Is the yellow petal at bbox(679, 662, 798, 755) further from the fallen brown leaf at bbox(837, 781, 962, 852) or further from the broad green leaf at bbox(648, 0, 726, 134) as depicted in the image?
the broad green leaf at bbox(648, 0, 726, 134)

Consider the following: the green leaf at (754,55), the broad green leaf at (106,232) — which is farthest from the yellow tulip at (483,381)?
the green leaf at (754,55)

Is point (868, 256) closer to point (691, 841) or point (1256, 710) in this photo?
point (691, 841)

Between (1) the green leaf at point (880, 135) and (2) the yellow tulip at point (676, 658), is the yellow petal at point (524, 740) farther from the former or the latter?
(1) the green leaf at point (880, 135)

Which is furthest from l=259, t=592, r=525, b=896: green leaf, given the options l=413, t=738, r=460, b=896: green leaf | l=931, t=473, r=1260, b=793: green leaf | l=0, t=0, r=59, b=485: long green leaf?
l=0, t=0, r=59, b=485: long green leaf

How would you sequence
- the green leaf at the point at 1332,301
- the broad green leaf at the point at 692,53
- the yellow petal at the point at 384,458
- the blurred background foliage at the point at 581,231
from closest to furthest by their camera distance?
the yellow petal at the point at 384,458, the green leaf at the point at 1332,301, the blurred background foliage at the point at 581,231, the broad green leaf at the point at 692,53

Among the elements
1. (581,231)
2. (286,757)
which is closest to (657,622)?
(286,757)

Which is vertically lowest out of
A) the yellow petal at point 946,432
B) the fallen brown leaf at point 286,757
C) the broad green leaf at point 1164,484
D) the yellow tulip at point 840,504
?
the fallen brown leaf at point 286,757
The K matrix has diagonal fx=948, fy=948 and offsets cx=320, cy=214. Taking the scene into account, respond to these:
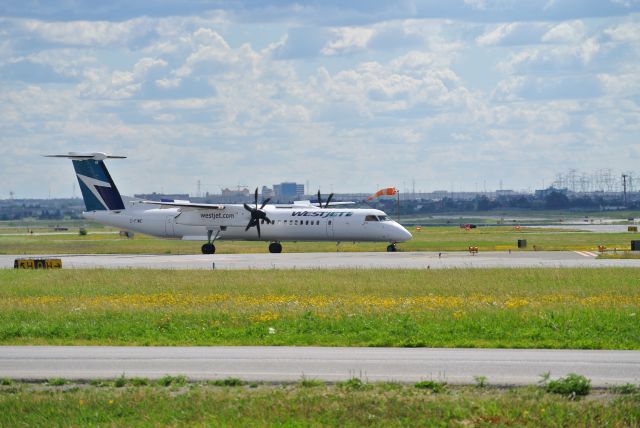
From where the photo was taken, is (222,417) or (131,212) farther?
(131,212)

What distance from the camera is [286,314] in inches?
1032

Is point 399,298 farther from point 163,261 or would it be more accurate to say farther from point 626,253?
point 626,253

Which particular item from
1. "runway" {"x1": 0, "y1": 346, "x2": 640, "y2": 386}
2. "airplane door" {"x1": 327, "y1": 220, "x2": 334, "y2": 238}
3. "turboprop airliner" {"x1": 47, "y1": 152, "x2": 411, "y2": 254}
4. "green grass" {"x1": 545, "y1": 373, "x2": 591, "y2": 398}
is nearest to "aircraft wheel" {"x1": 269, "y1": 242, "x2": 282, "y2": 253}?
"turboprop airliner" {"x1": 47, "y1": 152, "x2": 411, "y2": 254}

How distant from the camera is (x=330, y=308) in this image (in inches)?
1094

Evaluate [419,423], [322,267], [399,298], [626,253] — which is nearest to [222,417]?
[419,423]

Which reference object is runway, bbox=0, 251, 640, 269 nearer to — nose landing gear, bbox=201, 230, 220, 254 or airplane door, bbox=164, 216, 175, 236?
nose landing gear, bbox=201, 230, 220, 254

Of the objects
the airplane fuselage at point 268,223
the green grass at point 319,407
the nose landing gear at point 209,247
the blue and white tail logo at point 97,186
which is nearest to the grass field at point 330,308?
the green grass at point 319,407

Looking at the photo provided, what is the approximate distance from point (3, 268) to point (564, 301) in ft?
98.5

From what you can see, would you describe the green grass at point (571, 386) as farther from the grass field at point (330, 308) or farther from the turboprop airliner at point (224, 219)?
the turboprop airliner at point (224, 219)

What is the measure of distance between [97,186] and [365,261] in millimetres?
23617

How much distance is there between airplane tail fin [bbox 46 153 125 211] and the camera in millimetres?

....................

WHAT IS BEING ASKED = Render every line of the data above as a JSON list of strings, one string per line, with blank lines left out and the pictures omitted.

PROBLEM SOLUTION =
[
  "Is the yellow petal at bbox(679, 662, 798, 755) further from the fallen brown leaf at bbox(837, 781, 962, 852) or further from the broad green leaf at bbox(648, 0, 726, 134) as depicted in the image?",
  "the broad green leaf at bbox(648, 0, 726, 134)",
  "Consider the following: the green leaf at (754,55), the broad green leaf at (106,232) — which is farthest from the yellow tulip at (483,381)?",
  "the green leaf at (754,55)",
  "Is point (868, 256) closer to point (691, 841) or point (1256, 710) in this photo?",
  "point (691, 841)",
  "Between (1) the green leaf at point (880, 135) and (2) the yellow tulip at point (676, 658), is the yellow petal at point (524, 740) farther from the former or the latter?",
  "(1) the green leaf at point (880, 135)",
  "Which is furthest from l=259, t=592, r=525, b=896: green leaf, given the options l=413, t=738, r=460, b=896: green leaf | l=931, t=473, r=1260, b=793: green leaf | l=0, t=0, r=59, b=485: long green leaf?",
  "l=0, t=0, r=59, b=485: long green leaf",
  "How would you sequence",
  "- the green leaf at the point at 1332,301",
  "- the broad green leaf at the point at 692,53",
  "- the yellow petal at the point at 384,458",
  "- the blurred background foliage at the point at 581,231",
  "from closest to furthest by their camera distance?",
  "the yellow petal at the point at 384,458, the green leaf at the point at 1332,301, the blurred background foliage at the point at 581,231, the broad green leaf at the point at 692,53",
  "Among the elements",
  "1. (581,231)",
  "2. (286,757)",
  "which is closest to (657,622)?",
  "(286,757)",
  "Which is vertically lowest out of",
  "A) the yellow petal at point 946,432",
  "B) the fallen brown leaf at point 286,757",
  "C) the broad green leaf at point 1164,484",
  "D) the yellow tulip at point 840,504",
  "?",
  "the fallen brown leaf at point 286,757",
  "The K matrix has diagonal fx=948, fy=948 and offsets cx=320, cy=214. Taking the scene into account, respond to these:",
  "From where the photo was taken, is (222,417) or (131,212) farther?",
  "(131,212)",
  "What distance from the camera is [286,314] in inches?",
  "1032",
  "Is point 399,298 farther from point 163,261 or would it be more accurate to say farther from point 626,253?",
  "point 626,253",
  "Which particular item from",
  "1. \"runway\" {\"x1\": 0, \"y1\": 346, \"x2\": 640, \"y2\": 386}",
  "2. \"airplane door\" {\"x1\": 327, \"y1\": 220, \"x2\": 334, \"y2\": 238}",
  "3. \"turboprop airliner\" {\"x1\": 47, \"y1\": 152, \"x2\": 411, \"y2\": 254}",
  "4. \"green grass\" {\"x1\": 545, \"y1\": 373, \"x2\": 591, \"y2\": 398}",
  "is nearest to \"aircraft wheel\" {\"x1\": 269, \"y1\": 242, \"x2\": 282, \"y2\": 253}?",
  "\"turboprop airliner\" {\"x1\": 47, \"y1\": 152, \"x2\": 411, \"y2\": 254}",
  "How distant from the camera is (x=330, y=308) in this image (in inches)?",
  "1094",
  "Evaluate [419,423], [322,267], [399,298], [626,253] — which is nearest to [222,417]?",
  "[419,423]",
  "Which reference object is runway, bbox=0, 251, 640, 269 nearer to — nose landing gear, bbox=201, 230, 220, 254 or airplane door, bbox=164, 216, 175, 236?",
  "nose landing gear, bbox=201, 230, 220, 254",
  "Of the objects",
  "the airplane fuselage at point 268,223",
  "the green grass at point 319,407",
  "the nose landing gear at point 209,247",
  "the blue and white tail logo at point 97,186",
  "which is nearest to the grass field at point 330,308?",
  "the green grass at point 319,407",
  "Looking at the photo provided, what is the approximate distance from point (3, 268) to point (564, 301) in ft?",
  "98.5",
  "From what you can see, would you describe the green grass at point (571, 386) as farther from the grass field at point (330, 308) or farther from the turboprop airliner at point (224, 219)?",
  "the turboprop airliner at point (224, 219)",
  "What is the measure of distance between [97,186] and [365,261] in millimetres?",
  "23617",
  "How much distance is there between airplane tail fin [bbox 46 153 125 211] and the camera in millimetres?"
]